At the age of eight, Sells reportedly experienced repeated sexual abuse at the hands of a family acquaintance. He later alleged that his mother had encouraged the relationship, further compounding his psychological trauma. Sells claimed these experiences of abuse planted the seeds of violence that would manifest in his later crimes.
By the time he was a teenager, Sells’s behaviour had escalated. He began experimenting with drugs, including marijuana and narcotics, and his family relationships deteriorated. At 14, his mother abandoned him and his siblings, leaving Sells to fend for himself. He quickly adopted a transient lifestyle, hitchhiking and hopping freight trains across the country.
The Path of Violence: Early Crimes and Arrests
Sells’s early encounters with the law were minor compared to the heinous acts he would commit later. His first known arrest came in 1982 when he was charged with public intoxication. Over the next decade, he would be arrested multiple times for theft, assault, and grand larceny.
In 1992, Sells attacked a young woman, Fabienne Witherspoon, in Charleston, West Virginia. Witherspoon had offered Sells food and shelter after seeing him panhandling. Once inside her home, Sells attacked her, attempting to rape her. Witherspoon fought back fiercely, striking him with a ceramic duck and stabbing him with his own knife. Both sustained serious injuries, and Sells was sentenced to five years in prison for malicious wounding.
While incarcerated, Sells was diagnosed with bipolar disorder and antisocial personality disorder. Despite these diagnoses, no significant rehabilitation efforts were made. Upon his release in 1997, he resumed his nomadic lifestyle, leaving behind his wife and stepchildren in Tennessee. It was during this period that his killing spree began to escalate.
The Murders: A Coast-to-Coast Killing Spree
Sells earned the nickname “The Coast-to-Coast Killer” because of the geographic range of his crimes.
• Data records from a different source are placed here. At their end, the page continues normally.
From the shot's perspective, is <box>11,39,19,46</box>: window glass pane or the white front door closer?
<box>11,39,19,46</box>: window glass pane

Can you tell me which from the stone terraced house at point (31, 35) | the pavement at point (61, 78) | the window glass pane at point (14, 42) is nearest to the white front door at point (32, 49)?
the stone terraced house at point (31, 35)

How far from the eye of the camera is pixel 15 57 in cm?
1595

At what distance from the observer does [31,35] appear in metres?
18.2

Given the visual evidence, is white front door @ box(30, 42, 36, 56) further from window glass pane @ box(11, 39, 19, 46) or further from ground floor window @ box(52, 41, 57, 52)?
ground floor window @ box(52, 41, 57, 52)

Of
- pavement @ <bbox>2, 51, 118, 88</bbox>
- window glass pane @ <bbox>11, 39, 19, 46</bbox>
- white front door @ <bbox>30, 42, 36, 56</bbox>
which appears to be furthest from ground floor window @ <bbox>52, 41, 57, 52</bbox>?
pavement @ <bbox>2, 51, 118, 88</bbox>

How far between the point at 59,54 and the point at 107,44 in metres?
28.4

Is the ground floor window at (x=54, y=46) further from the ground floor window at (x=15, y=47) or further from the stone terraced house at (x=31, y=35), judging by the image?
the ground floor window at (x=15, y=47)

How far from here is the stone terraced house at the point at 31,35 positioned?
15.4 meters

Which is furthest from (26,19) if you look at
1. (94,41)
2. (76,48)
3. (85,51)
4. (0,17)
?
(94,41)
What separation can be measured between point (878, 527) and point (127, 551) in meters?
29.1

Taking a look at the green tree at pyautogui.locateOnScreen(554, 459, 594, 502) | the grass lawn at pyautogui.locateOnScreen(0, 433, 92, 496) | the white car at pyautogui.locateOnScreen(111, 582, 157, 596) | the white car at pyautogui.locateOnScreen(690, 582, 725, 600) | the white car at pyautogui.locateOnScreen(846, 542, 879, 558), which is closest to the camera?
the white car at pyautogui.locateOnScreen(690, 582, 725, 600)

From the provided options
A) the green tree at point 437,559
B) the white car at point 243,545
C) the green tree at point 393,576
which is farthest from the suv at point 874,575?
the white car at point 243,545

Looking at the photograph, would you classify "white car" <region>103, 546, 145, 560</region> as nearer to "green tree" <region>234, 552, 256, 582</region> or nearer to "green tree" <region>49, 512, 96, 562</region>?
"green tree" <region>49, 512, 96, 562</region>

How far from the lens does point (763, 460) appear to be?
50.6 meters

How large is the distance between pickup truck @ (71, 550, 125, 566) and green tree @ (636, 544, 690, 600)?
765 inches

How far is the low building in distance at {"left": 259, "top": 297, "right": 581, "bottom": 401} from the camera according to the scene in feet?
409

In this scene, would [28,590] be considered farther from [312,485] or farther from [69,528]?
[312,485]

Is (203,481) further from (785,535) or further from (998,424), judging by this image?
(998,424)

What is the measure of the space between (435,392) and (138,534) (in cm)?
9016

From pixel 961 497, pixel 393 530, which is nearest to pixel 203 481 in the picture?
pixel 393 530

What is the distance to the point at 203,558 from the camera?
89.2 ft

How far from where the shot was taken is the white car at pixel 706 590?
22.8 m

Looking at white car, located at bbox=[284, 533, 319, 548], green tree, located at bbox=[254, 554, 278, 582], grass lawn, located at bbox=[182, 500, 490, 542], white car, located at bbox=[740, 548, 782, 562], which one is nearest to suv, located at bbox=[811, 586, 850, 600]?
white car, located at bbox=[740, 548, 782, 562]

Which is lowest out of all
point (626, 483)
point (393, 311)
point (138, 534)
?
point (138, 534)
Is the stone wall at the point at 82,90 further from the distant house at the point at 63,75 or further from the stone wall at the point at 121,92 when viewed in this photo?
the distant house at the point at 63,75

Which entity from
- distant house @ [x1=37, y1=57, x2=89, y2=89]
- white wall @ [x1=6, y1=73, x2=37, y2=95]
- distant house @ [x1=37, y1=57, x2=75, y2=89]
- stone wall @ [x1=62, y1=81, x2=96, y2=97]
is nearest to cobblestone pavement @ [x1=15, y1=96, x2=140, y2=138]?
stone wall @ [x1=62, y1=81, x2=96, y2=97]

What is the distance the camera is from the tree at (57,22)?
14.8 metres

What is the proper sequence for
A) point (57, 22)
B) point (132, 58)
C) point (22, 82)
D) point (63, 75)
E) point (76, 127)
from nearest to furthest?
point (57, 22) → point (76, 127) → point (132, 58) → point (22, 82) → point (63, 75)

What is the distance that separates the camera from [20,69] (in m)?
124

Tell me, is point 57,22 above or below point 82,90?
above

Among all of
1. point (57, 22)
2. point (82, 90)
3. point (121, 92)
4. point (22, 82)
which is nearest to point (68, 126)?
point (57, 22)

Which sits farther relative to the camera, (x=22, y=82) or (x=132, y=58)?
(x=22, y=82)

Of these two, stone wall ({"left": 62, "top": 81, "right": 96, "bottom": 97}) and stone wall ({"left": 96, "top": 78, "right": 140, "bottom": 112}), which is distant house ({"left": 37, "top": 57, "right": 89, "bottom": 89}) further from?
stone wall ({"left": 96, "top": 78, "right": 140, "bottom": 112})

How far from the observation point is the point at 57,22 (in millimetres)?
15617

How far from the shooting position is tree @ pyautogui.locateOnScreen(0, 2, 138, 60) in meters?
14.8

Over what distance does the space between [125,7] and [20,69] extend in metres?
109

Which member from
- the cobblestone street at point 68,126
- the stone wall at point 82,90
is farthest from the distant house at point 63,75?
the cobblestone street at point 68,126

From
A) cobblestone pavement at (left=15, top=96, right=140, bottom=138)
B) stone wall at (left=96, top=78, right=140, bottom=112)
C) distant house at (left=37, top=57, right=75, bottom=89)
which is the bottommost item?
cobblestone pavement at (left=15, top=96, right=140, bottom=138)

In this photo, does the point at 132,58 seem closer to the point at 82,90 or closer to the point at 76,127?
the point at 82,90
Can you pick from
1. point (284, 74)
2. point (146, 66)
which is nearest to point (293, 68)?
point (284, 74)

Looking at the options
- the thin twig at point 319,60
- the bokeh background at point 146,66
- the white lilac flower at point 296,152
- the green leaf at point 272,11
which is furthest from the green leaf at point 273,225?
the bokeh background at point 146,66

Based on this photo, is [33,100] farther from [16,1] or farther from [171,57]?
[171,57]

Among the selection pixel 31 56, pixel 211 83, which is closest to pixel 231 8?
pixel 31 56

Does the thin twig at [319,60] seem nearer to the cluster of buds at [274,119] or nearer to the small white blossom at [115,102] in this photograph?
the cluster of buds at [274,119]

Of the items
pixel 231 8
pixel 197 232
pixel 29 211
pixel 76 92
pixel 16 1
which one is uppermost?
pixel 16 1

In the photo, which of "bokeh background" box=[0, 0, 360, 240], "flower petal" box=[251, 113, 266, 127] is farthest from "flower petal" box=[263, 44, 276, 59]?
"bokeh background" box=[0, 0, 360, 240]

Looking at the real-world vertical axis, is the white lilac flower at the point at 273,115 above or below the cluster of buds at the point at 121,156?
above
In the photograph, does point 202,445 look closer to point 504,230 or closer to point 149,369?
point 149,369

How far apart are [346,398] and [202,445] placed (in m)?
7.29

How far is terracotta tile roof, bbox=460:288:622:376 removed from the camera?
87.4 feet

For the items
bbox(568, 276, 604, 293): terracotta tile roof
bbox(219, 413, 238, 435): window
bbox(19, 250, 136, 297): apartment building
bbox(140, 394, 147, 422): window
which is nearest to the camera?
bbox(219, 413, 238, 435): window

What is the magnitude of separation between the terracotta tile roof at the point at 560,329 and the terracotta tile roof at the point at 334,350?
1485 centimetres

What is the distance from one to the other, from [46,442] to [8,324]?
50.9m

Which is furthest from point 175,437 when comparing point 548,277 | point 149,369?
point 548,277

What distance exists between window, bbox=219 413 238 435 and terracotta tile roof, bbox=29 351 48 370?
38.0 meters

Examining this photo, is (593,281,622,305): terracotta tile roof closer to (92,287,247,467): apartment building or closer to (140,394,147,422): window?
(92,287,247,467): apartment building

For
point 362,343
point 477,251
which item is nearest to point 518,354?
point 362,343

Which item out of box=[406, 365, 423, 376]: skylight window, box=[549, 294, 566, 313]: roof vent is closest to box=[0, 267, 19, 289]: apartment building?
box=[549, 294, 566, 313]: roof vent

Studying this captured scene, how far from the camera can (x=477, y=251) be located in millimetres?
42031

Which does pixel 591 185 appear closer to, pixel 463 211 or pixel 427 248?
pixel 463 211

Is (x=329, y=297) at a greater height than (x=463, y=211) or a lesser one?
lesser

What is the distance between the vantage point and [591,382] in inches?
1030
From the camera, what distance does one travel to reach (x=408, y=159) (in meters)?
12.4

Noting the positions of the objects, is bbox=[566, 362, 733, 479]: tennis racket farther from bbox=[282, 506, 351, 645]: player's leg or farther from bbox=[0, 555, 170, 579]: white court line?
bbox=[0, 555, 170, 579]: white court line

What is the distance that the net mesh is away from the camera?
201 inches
His victims were as varied as his methods—children, women, and even entire families fell prey to his violent tendencies. Sells often targeted those who were vulnerable or extended him acts of kindness.
Confirmed Murders
- 1985: Ena Cordt and her 4-year-old son Rory were beaten to death in Missouri. Sells claimed Ena had tried to steal from him.
- 1997: Joel Kirkpatrick, 10, was murdered in Illinois. His mother was initially convicted but was later exonerated when Sells confessed.
- 1999: Kaylene Harris, 13, was sexually assaulted and stabbed to death in Texas. Her friend Krystal Surles survived and identified Sells as the attacker.
Unconfirmed Claims
Sells claimed responsibility for more than 70 murders, but many remain unverified. These include the brutal slayings of hitchhikers, sex workers, and even children abducted from their homes. Investigators suspect that some of his confessions were false, made to inflate his notoriety.
Apprehension and Trial
Sells’s downfall came on December 31, 1999, after the murder of Kaylene Harris and the attempted murder of Krystal Surles in Del Rio, Texas. Surles, despite her severe injuries, managed to escape and provided authorities with a detailed description of her attacker. This led to Sells’s arrest on January 2, 2000.
During his trial, Sells showed no remorse, describing his crimes in graphic detail. His conviction for Harris’s murder was swift, and he was sentenced to death. Over the next decade, he remained on death row, occasionally confessing to additional crimes.
Execution and Legacy
On April 3, 2014, Tommy Lynn Sells was executed by lethal injection at the Texas State Penitentiary in Huntsville. When asked if he had any final words, Sells declined. Witnesses reported that the execution was uneventful; Sells fell asleep as the drugs took effect and was pronounced dead at 6:27 p.m.
Sells’s crimes continue to haunt the families of his victims and the communities he terrorised. His case has been the subject of extensive studies in criminology and psychology, shedding light on the devastating impact of untreated trauma and mental illness. Yet, for many, his true victim count and motivations remain an enduring mystery.